Igb driver - interface flapping for no apparent reason!?
-
have you tried the options mentioned here? https://forum.pfsense.org/index.php?topic=69486.0
or just try these options in your /boot/loader.conf.local
kern.cam.boot_delay=10000 kern.ipc.nmbclusters=1000000 hw.igb.num_queues=1 legal.intel_ipw.license_ack=1 legal.intel_iwi.license_ack=1 hw.pci.enable_msix=0 hw.igb.enable_msix=0
-
have you tried the options mentioned here? https://forum.pfsense.org/index.php?topic=69486.0
or just try these options in your /boot/loader.conf.local
kern.cam.boot_delay=10000 kern.ipc.nmbclusters=1000000 hw.igb.num_queues=1 legal.intel_ipw.license_ack=1 legal.intel_iwi.license_ack=1 hw.pci.enable_msix=0 hw.igb.enable_msix=0
Very interesting, but the post you linked was from 2013 and I would hope that the drivers/kernel have advanced beyond this! Hoping maybe someone from the development team can comment on whether this is still necessary?
-
There are a lot of improvements since 2013, but also igb4 still have a lot of bugs, AFAIK kern.ipc.nmbclusters=1000000 at least still needed to maintain stabilty, also I would recommend to disable TSO and LRO (System/Advanced/Networking), and I am using hw.igb.num_queues=1 also since 2.3, I know something was improved since, but I still seeing problems reported again and again.
But… Honestly I have never encountered a cyclic state change of the igb network adapter, so it can be hardware issue as well... or it depends on hardware — in my case it just gives me kernel panic and in yours it cycling adapter, I am not sure. -
Does it matter if I put these into loader.conf.local or just use the GUI's system tunables instead?
I prefer to keep stuff in the GUI / accessible so it's backed up with a config dump rather than having to remember that I put something "important" into loader.conf.local…
-
I hope it does not matter 8)
-
I've seen flapping with a lot of the ONUs that BrightHouse used and resolved it by manually setting the interface speed. Only other time I've seen it is a bad switch. I've never seen it where my pfSense router was the issue but anything is possible. What if you make a different port your LAN port to see if it is a bad port?
-
I've seen flapping with a lot of the ONUs that BrightHouse used and resolved it by manually setting the interface speed. Only other time I've seen it is a bad switch. I've never seen it where my pfSense router was the issue but anything is possible. What if you make a different port your LAN port to see if it is a bad port?
I had problems with the WAN side against an older Surfboard modem a looong time ago, but that was solved by hard-setting the mediatype to "autoselect" (instead of "Default (autoselect/driver's preference)").
That didn't seem to help here.
I haven't tried changing the port yet because it doesn't seem like a port hardware problem… I would expect consistent traffic problems rather than the weird intermittent sporadic issues I've had (that mostly seem to come up after rebooting the system for some reason).
hw.igb.num_queues is apparently only modifiable at boot-time, so it must go into /boot/loader.conf.local and can't be set via system_advanced_sysctl.php. :( It also doesn't seem to help the problem.
I'm wondering if it's somehow service-related… The only packages I'm running are darkstat, NUT, and Avahi. When I reboot the machine (yay for IPMI), I noticed the interface flapping behavior stop immediately after the console printed a notice about the Avahi shutdown, but that may have just been coincidence. I just disabled Darkstat for now (which I know puts the interface into promiscuous mode, so I'm wondering if that could have anything to do with it too).

◇ ◇ ◇ ◇ ◇

→ **REQUIRED TASKS**:
(a) According to the forum thread on igb interface flapping, which packages is the poster running?
(b) Duplicate the entries word for word, everything from the line containing "With the building" down to the end of the entries.

Spatial relation data:
◇ ◇ ◇ ◇ ◇

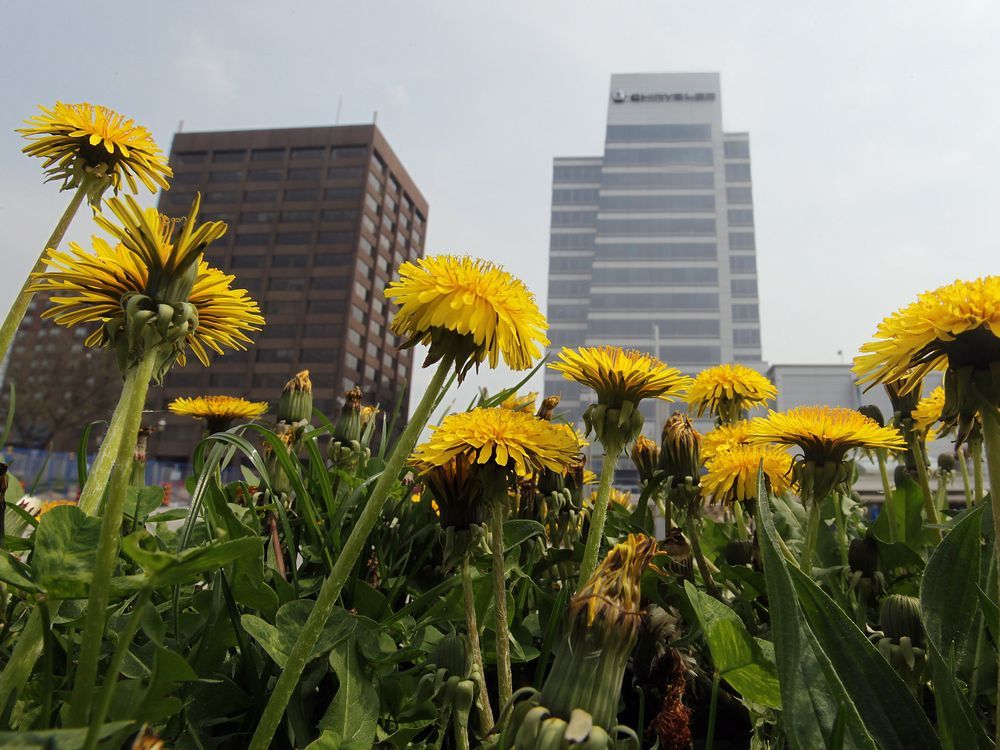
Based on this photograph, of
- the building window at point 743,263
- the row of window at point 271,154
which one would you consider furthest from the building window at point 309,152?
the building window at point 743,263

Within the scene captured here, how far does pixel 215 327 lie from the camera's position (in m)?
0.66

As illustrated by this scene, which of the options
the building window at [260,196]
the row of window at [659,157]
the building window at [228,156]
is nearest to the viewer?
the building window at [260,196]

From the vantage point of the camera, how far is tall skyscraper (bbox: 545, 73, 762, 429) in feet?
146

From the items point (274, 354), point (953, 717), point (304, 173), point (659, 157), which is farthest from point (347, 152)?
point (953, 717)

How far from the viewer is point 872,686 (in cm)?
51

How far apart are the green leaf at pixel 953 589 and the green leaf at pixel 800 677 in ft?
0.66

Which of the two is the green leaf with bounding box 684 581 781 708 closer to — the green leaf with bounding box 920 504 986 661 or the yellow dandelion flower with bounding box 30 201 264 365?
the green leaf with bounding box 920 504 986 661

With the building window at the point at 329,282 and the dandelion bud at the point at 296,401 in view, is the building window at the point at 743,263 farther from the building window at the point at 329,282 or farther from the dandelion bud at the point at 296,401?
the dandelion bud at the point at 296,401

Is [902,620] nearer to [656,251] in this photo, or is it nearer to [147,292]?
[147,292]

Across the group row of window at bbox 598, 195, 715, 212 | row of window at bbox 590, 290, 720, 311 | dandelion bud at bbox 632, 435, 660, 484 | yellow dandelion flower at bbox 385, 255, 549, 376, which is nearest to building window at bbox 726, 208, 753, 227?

◇ ◇ ◇ ◇ ◇

→ **THE RESULTS**:
(a) Darkstat, NUT, and Avahi.

(b)
With the building window at the point at 329,282 and the dandelion bud at the point at 296,401 in view, is the building window at the point at 743,263 farther from the building window at the point at 329,282 or farther from the dandelion bud at the point at 296,401?
the dandelion bud at the point at 296,401

Is [902,620] nearer to [656,251] in this photo, or is it nearer to [147,292]?
[147,292]

Across the group row of window at bbox 598, 195, 715, 212 | row of window at bbox 590, 290, 720, 311 | dandelion bud at bbox 632, 435, 660, 484 | yellow dandelion flower at bbox 385, 255, 549, 376, which is nearest to building window at bbox 726, 208, 753, 227?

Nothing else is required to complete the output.